Description fredrik.markstrom 2013-09-16 15:05:12 UTC
A race condition in the state-bit flipping in softirq.c might cause a tasklet to be added to more then one cpu:s tasklet_vec list. This might result in the tasklet executing too many times and/or on the wrong cpu. It might potentially also cause unrelated tasklets scheduled after this to execute on the wrong cpu. The most noticeable symptom in our system is that the WARN_ON() in __tasklet_action is triggered.

An artificial example on how to trigger this bug is attached, it also contains lots of comments describing the race. It seems like this code (softirq.c) has a lot of history and I have a hard time understanding why stuff is done as it's done, so I'll save my save the embarrassment of proposing a solution.

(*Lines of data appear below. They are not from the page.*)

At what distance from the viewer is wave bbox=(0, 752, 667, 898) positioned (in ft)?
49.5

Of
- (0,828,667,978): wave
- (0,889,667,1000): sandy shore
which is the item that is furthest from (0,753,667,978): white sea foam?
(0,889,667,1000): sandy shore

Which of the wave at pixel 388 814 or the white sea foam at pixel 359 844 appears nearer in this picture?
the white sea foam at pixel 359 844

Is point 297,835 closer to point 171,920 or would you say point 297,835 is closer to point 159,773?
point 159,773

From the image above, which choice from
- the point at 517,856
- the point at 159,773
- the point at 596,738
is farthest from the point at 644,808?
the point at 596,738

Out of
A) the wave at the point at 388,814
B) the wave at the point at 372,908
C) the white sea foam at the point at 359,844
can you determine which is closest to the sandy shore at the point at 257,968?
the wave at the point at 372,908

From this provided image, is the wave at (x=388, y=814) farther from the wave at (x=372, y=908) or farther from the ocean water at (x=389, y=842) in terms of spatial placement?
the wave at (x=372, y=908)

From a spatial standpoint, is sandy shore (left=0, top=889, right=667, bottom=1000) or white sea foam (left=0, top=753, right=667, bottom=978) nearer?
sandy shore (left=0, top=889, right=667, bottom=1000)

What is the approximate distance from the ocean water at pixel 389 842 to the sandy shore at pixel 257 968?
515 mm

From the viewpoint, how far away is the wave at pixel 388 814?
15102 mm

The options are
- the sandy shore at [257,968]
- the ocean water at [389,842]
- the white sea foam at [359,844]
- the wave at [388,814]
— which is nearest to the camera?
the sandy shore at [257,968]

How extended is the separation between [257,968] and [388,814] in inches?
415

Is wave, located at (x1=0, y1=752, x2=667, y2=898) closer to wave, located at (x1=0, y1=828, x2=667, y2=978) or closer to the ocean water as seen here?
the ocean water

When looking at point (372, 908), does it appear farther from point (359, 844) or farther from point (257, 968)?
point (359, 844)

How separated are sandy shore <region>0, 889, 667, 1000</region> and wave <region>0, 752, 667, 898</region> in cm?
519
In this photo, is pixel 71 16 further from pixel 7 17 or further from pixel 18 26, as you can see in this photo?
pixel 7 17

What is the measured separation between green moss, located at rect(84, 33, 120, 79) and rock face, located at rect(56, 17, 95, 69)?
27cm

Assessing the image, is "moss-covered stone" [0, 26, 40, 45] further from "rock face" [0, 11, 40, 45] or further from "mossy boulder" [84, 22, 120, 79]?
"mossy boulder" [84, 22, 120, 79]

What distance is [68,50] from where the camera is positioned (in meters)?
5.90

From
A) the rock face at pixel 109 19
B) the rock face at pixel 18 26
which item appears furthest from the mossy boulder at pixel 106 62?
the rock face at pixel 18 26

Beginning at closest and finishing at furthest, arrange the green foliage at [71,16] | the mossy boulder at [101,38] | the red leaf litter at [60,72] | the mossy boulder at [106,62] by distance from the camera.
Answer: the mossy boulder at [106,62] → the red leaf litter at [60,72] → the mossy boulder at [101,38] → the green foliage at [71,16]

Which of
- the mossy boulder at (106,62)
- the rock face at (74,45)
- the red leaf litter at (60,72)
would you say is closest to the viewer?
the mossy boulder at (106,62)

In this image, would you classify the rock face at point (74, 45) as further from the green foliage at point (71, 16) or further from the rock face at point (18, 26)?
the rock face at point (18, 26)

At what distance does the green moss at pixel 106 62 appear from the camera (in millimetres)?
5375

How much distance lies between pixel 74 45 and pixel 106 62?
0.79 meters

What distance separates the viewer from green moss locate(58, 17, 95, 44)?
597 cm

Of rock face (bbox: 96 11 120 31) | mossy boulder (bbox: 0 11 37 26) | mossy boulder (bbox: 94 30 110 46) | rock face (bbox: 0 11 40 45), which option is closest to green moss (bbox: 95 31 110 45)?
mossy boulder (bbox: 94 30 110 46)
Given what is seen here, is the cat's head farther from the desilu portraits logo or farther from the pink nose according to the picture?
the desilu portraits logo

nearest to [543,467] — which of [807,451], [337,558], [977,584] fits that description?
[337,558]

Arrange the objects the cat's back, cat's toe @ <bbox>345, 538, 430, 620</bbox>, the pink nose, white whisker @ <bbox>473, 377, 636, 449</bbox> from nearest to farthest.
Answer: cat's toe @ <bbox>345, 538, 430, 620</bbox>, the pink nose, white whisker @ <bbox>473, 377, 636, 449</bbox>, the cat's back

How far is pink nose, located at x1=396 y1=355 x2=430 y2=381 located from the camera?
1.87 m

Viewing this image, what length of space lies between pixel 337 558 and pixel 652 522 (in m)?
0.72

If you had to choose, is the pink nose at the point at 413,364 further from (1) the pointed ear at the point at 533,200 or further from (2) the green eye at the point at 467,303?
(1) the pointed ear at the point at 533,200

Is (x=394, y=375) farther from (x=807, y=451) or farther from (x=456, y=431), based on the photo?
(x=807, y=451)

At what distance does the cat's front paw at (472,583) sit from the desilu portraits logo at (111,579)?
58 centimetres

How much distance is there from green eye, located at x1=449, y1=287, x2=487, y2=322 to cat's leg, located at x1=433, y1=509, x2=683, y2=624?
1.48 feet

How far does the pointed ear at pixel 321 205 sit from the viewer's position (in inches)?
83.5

The example has been tested on qemux86 and powerpc, but should work equally well on all architectures and kernel versions.

/Fredrik
Comment 1 fredrik.markstrom 2013-09-16 15:06:14 UTC
Created attachment 108481 [details]
Some kernel code that demonstrates the race condition in tasklet scheduling
Comment 2 fredrik.markstrom 2013-09-16 15:07:27 UTC
You need at least three cores to run the attached examples (Start qemu with -smp 3)
Comment 3 ZhangXiao 2013-11-26 08:35:34 UTC
process "tasklet_schedule"

S-1) test_and_set_bit TASKLET_STATE_SCHED
S-2) local_irq_save
S-3) test_and_set_bit TASKLET_STATE_RUN
S-4) if TASKLET_STATE_SCHED still been set
S-5) Chain the tasklet on tasklet_head
S-6) Clear bit TASKLET_STATE_RUN
S-7) local_irq_restore

Process "__tasklet_action", for every chained tasklet:
A-1) test_and_set_bit TASKLET_STATE_RUN
A-2) test_and_clear_bit TASKLET_STATE_SCHED
A-3) Spawn the handler function
A-4) conditionnally test and clear bit TASKLET_STATEF_RUN(cmpxchg)
A-5) test_and_clear_bit TASKLET_STATE_SCHED, if setted, A-3

Three CPUs, one tasklet:

Time  CPU1          CPU2          CPU3      SCHED
T-1   S-1~7                                 1
T-2   A-1,2,3                               0
T-3                 S-1 preempted           1
T-4   A-4,5 -> A-3                          0
T-5   A-4,5 finish                          0
T-6                               S-1 ~ 7   1
T-7                 S2 ~7                   1

After T-7, this tasklet chained on both CPU2 and CPU3.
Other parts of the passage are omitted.